E essa era a reafirmação de um abismo insuperável. Não era um desfiladeiro para
ser transposto com pontes ou cordas; era a própria essência da diferença.
A que observa em mim, a que busca o cerne de todas as coisas,
via ali a impossibilidade de a minha consciência se fundir na dela, de um eu se
diluir em outro. Era um pavor que não vinha da ameaça, mas da constatação
gelada da autonomia do outro. Por mais que eu tentasse, por mais que as
palavras flutuassem entre nós como bolhas de sabão, jamais poderíamos ser um
só. Nunca a minha dor seria exatamente a dela, nunca a minha alegria se
encaixaria perfeitamente na sua.
Esse abismo não era um vazio a ser preenchido, mas uma
plenitude de não-pertencimento. Ele existia não por falta de amor ou de
compreensão, mas pela própria natureza da existência individual. A mulher movia
os lábios, e sons saíam, sílabas que eu compreendia, mas por trás delas, um
universo de significados, de intenções, de histórias vividas que eram dela e
somente dela.
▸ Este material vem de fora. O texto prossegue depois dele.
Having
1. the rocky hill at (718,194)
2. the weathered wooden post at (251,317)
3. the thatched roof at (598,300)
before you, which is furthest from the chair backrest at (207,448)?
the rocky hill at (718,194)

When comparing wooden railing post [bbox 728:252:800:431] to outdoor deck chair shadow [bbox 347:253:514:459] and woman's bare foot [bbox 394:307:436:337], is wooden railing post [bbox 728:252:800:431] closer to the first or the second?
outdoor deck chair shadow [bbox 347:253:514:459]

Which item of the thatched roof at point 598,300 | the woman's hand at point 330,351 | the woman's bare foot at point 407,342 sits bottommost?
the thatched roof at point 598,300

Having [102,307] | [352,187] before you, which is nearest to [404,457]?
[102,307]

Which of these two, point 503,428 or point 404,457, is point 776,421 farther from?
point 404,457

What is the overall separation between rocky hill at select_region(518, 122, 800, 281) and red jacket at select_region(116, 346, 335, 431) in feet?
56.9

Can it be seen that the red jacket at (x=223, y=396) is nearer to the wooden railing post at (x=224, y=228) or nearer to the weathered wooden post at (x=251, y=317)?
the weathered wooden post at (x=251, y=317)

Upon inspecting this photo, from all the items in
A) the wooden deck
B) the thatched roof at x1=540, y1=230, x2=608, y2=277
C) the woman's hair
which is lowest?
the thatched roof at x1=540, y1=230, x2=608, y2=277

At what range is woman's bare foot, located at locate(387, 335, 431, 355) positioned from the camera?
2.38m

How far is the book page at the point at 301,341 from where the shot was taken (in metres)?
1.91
E a que observava sentia o peso dessa verdade: a mais profunda
solidão não é a ausência de companhia, mas a presença do outro como um limite
intransponível.
E nesse abismo, tão vasto quanto o universo que eu carregava
em mim, residia a beleza terrível da individualidade. A beleza de não poder ser
invadido, de não poder invadir. De permanecer ilha, por mais que as ondas do
desejo e da afeição batessem em suas margens. O abismo não era apenas o que nos
separava; era, paradoxalmente, o que nos definia. E essa definição, tão dura e
tão real, era a epifania final: o outro é o meu próprio limite, e eu sou o
limite dele. E nesse limite, nessa borda intransponível, é que a vida acontece.